→ ARTIGO
Outro ponto polêmico é a introdução do art. 310-A do CPP, que determina, em certos crimes, a coleta de material biológico do preso em flagrante para formação do perfil genético:

Art. 310-A. No caso de prisão em flagrante por crime praticado com violência ou grave ameaça contra a pessoa, por crime contra a dignidade sexual ou por crime praticado por agente em relação ao qual existam elementos probatórios que indiquem integrar organização criminosa que utilize ou tenha à sua disposição armas de fogo ou em relação ao qual seja imputada a prática de crime previsto no art. 1º da Lei nº 8.072, de 25 de julho de 1990 (Lei dos Crimes Hediondos), o Ministério Público ou a autoridade policial deverá requerer ao juiz a coleta de material biológico para obtenção e armazenamento do perfil genético do custodiado, na forma da Lei nº 12.037/09.

A previsão legal é clara: a coleta deve ocorrer preferencialmente na audiência de custódia ou no prazo de 10 dias. Deve-se respeitar rigorosamente a cadeia de custódia.

→ LINHAS DE DADOS

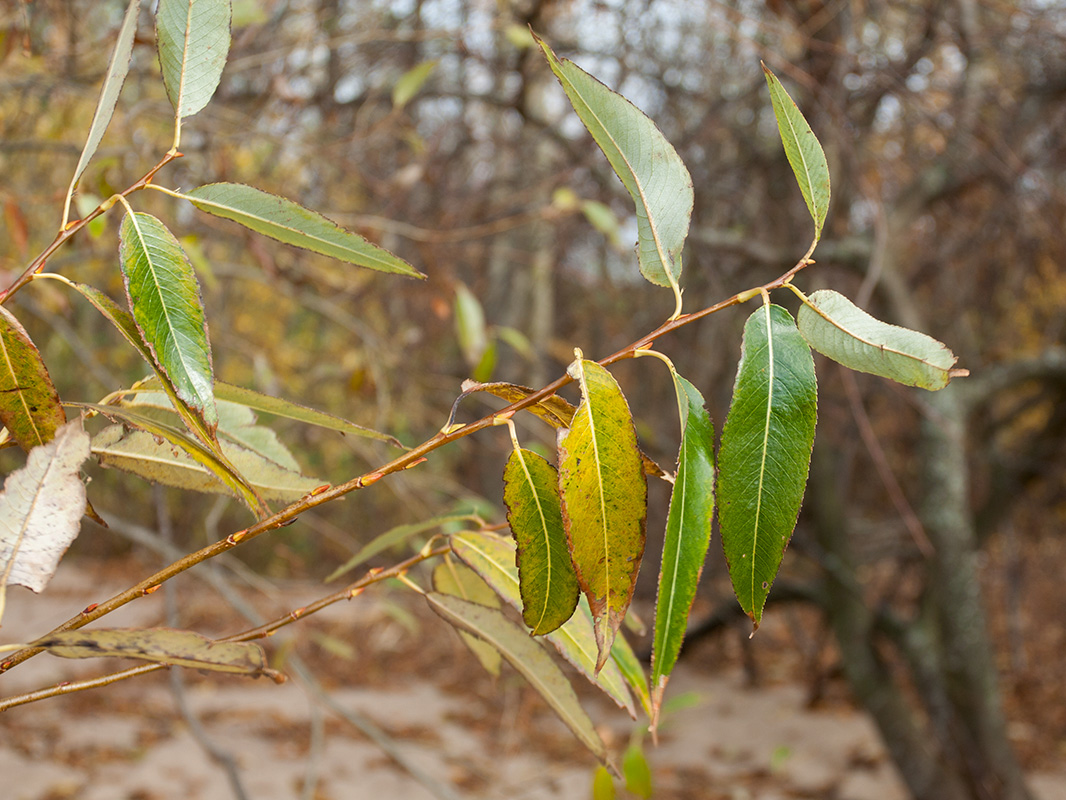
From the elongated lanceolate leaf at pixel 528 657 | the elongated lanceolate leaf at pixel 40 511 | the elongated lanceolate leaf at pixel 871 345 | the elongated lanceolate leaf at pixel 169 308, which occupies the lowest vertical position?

→ REQUISITOS
Responda às perguntas abaixo conforme o artigo:
1. Qual dispositivo do CPP o artigo aponta como outro ponto polêmico?
2. A quem cabe requerer ao juiz a coleta de material biológico no caso de prisão em flagrante?
3. Segundo a previsão legal, quando a coleta deve ocorrer?

→ RESPOSTA DA TAREFA
1. O art. 310-A do CPP.
2. Ao Ministério Público ou à autoridade policial.
3. Preferencialmente na audiência de custódia ou no prazo de 10 dias.